**Selected excerpt**

- - -

Slack in resi construction industry holds back jobs growth

The story of continuing weakness in US construction labor markets seems puzzling. Construction payrolls hit a new multi-year low (discussed here), yet both housing starts and construction spending have picked up.

Merrill created a chart that shows construction jobs as percentage of housing inventory in the US. That ratio is at the lowest level since recordkeeping began.

Source: Merrill Lynch 


Merrill argues that it's a sure sign of construction payrolls bottoming out.
Merrill: - One way to gauge the amount of potential construction hiring is to compare construction jobs to the housing stock. Naturally, the housing stock has grown at a slowing pace over the past several years given the sharp decline in the pace of new construction. But we believe the decline in construction jobs was excessive – the ratio of construction jobs to the housing stock is at a record low (data go back to 1965), just slightly below the troughs of prior housing cycles. This suggests construction companies are operating with reduced headcount relative to prior downturns.

- - -

**Collected data**

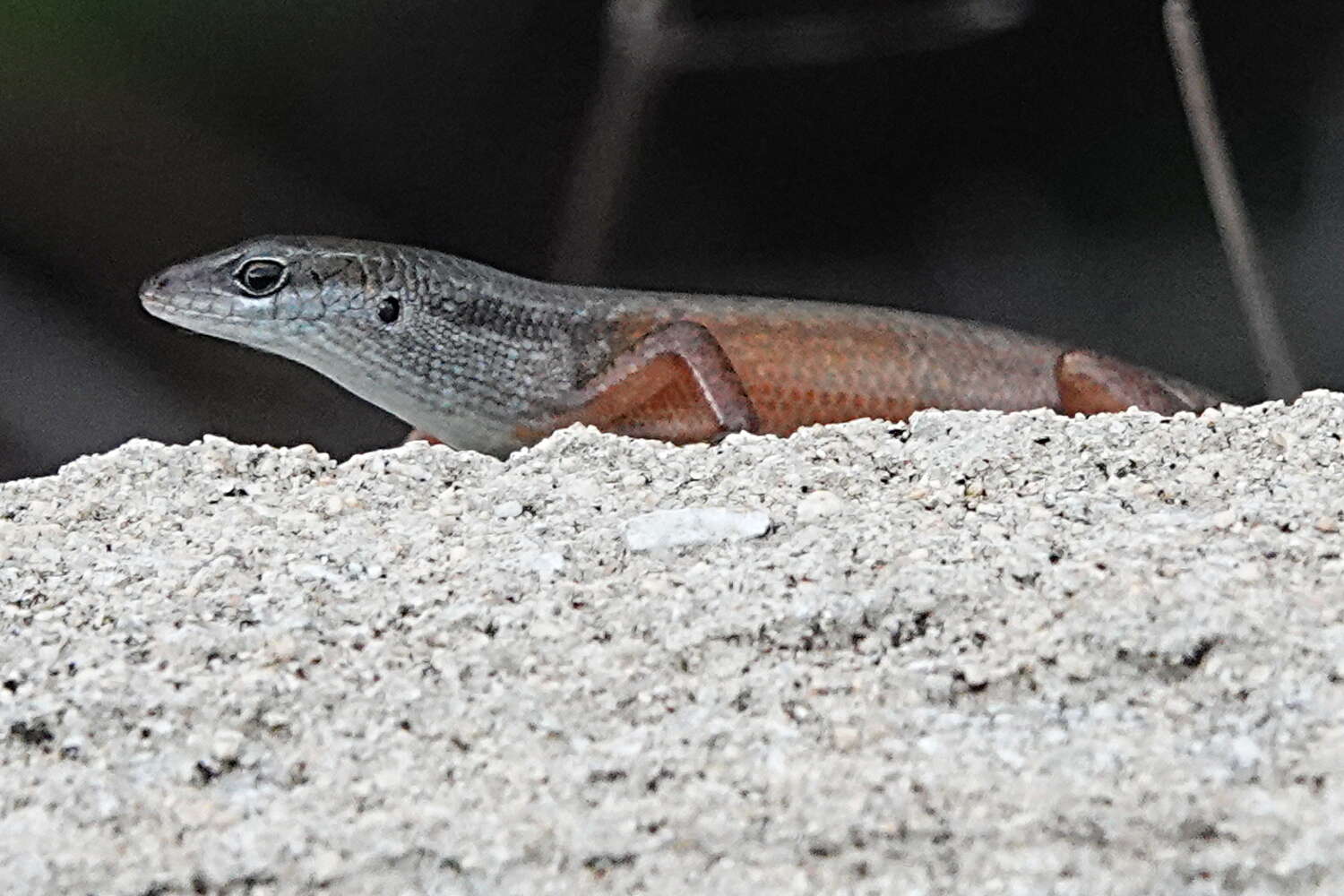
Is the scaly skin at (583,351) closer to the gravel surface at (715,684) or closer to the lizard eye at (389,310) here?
the lizard eye at (389,310)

- - -

**Objective A**
In the construction jobs piece, how far back does the data on the ratio of construction jobs to the housing stock go?
**Objective B**
List the measures named in the paragraph of the construction jobs piece that begins "The story of continuing weakness".
**Objective C**
Write the next part of the construction jobs piece, picking up after its final sentence.
The lines above come from a separate source and are unrelated to the construction jobs piece.

**Output A**
To 1965.

**Output B**
Construction payrolls, housing starts, construction spending

**Output C**
They are probably correct, but it seems the industry may have sufficient slack to increase output without significantly increasing payrolls. Here is a simple exercise. Let's take residential construction spending in the US, adjust it for inflation and see how many resi construction payrolls are deployed per one million dollars in spending. For example if we spend $24bn per month on residential construction and resi construction payrolls in the US are 560K, that represents 23 workers per $1 million spent in a month. The lower the number of workers, the more "headcount efficient" the industry is.

Spending in 2011 dollars

The industry seems to be improving its efficiency in recent months, but still has a great deal of room to go. Construction was most efficient during the building peak in early 2006. That's because the sheer volume of homes under construction allowed for high efficiency (just as most industries become more efficient with increased volumes). This tells us that the industry indeed has some slack and can increase output without proportionally increasing payrolls. Which means that if construction booms in 2013 (as many expect it), jobs will certainly increase but at a much slower pace (at least initially).